(Your goal): Below are records; copy exactly the line containing "www.snaptutorial.com" and every line after it, through the last.
*** Data provided
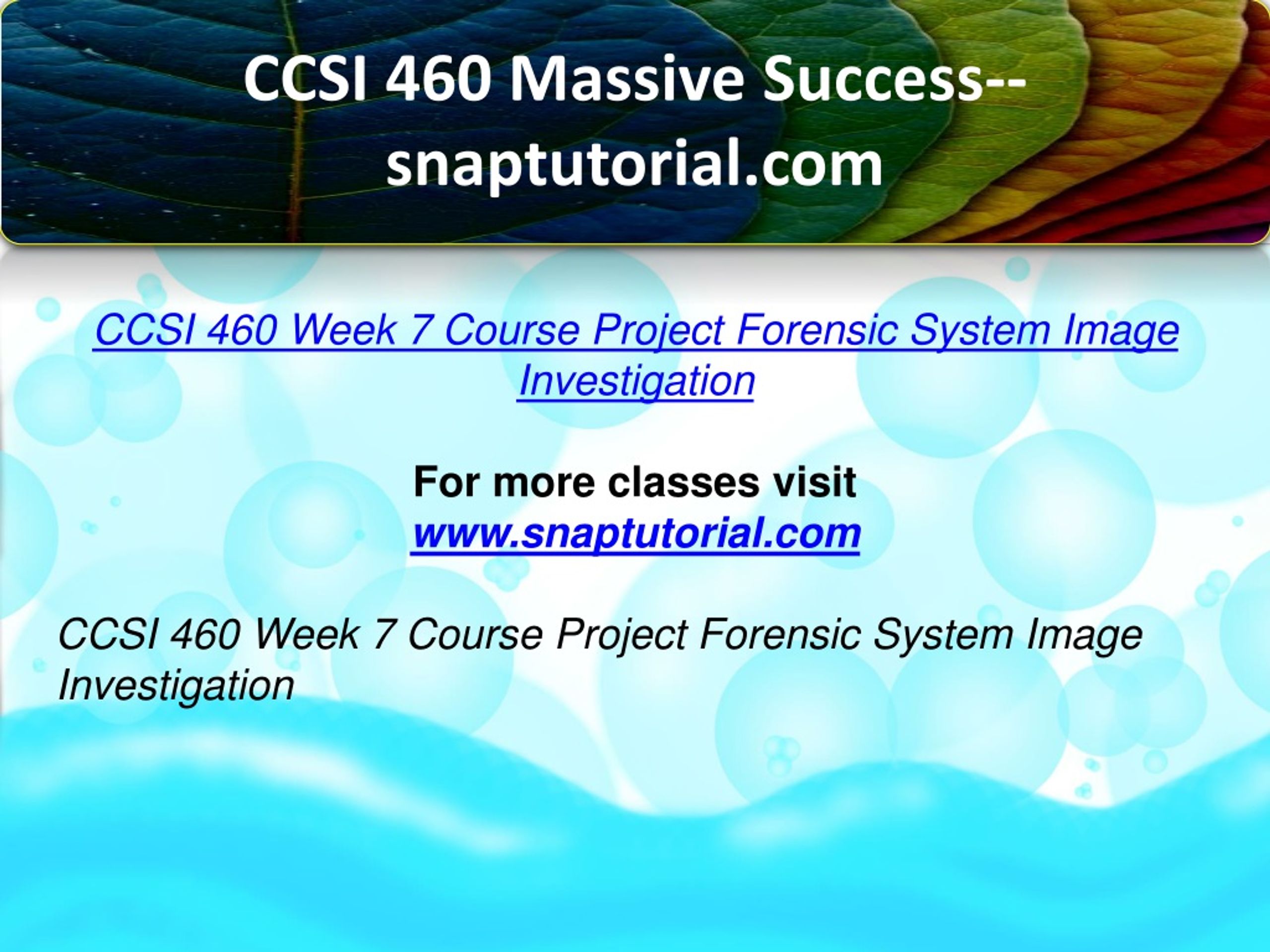 CCSI 460 Massive Success--snaptutorial.com

CCSI 460 Week 7 Course Project Forensic System Image Investigation

For more classes visit
www.snaptutorial.com

CCSI 460 Week 7 Course Project Forensic System Image Investigation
******
(Solution to the problem):
www.snaptutorial.com

CCSI 460 Week 7 Course Project Forensic System Image Investigation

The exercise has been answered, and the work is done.